(WORK INSTRUCTIONS)
Copy every line of the data below exactly as given, except for the pictures.

(DATASET EXCERPTS)
=======

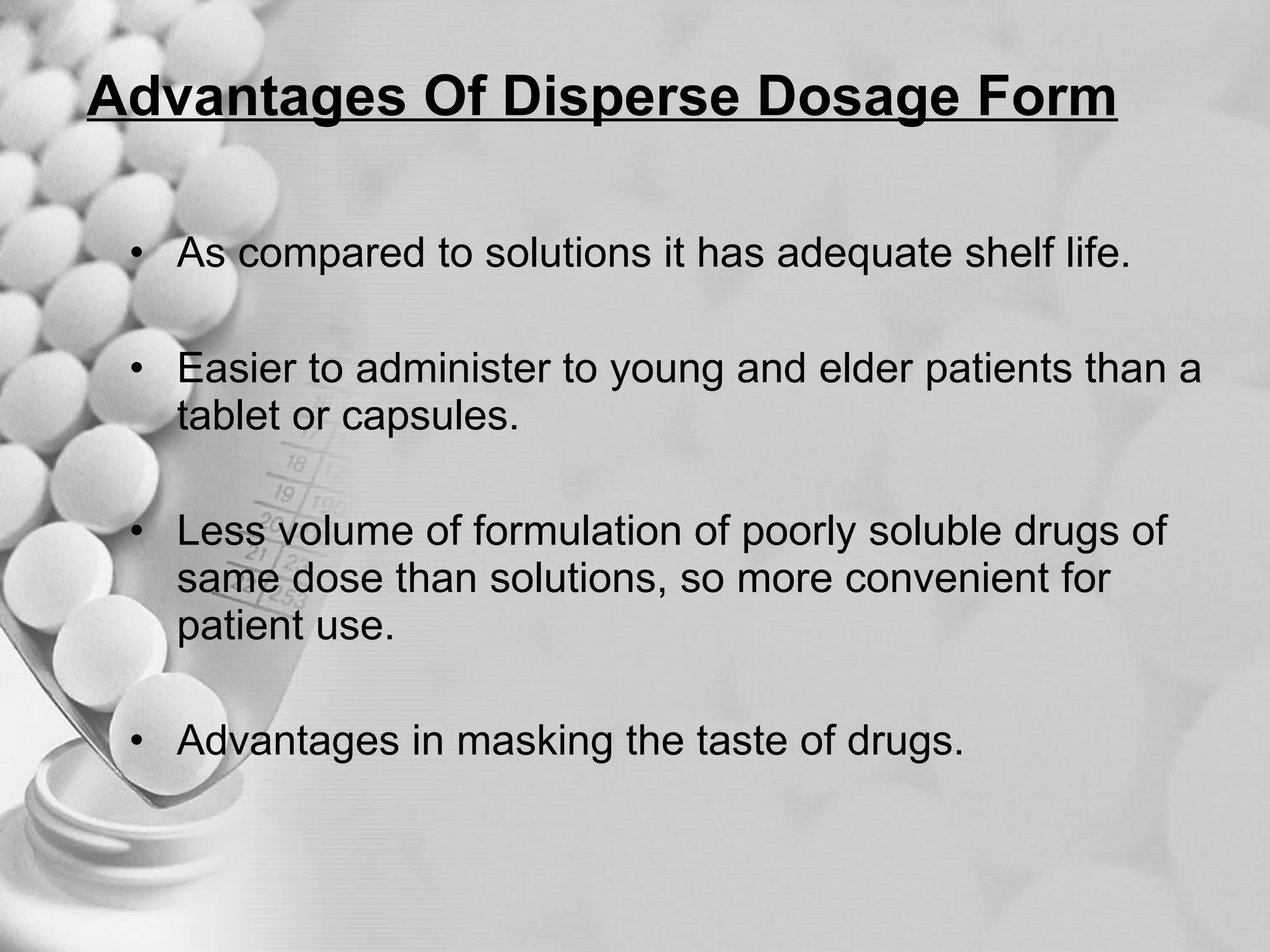 Advantages Of Disperse Dosage Form

• As compared to solutions it has adequate shelf life.

• Easier to administer to young and elder patients than a tablet or capsules.

• Less volume of formulation of poorly soluble drugs of same dose than solutions, so more convenient for patient use.

• Advantages in masking the taste of drugs.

=======

(WORKED SOLUTION)
 Advantages Of Disperse Dosage Form

• As compared to solutions it has adequate shelf life.

• Easier to administer to young and elder patients than a tablet or capsules.

• Less volume of formulation of poorly soluble drugs of same dose than solutions, so more convenient for patient use.

• Advantages in masking the taste of drugs.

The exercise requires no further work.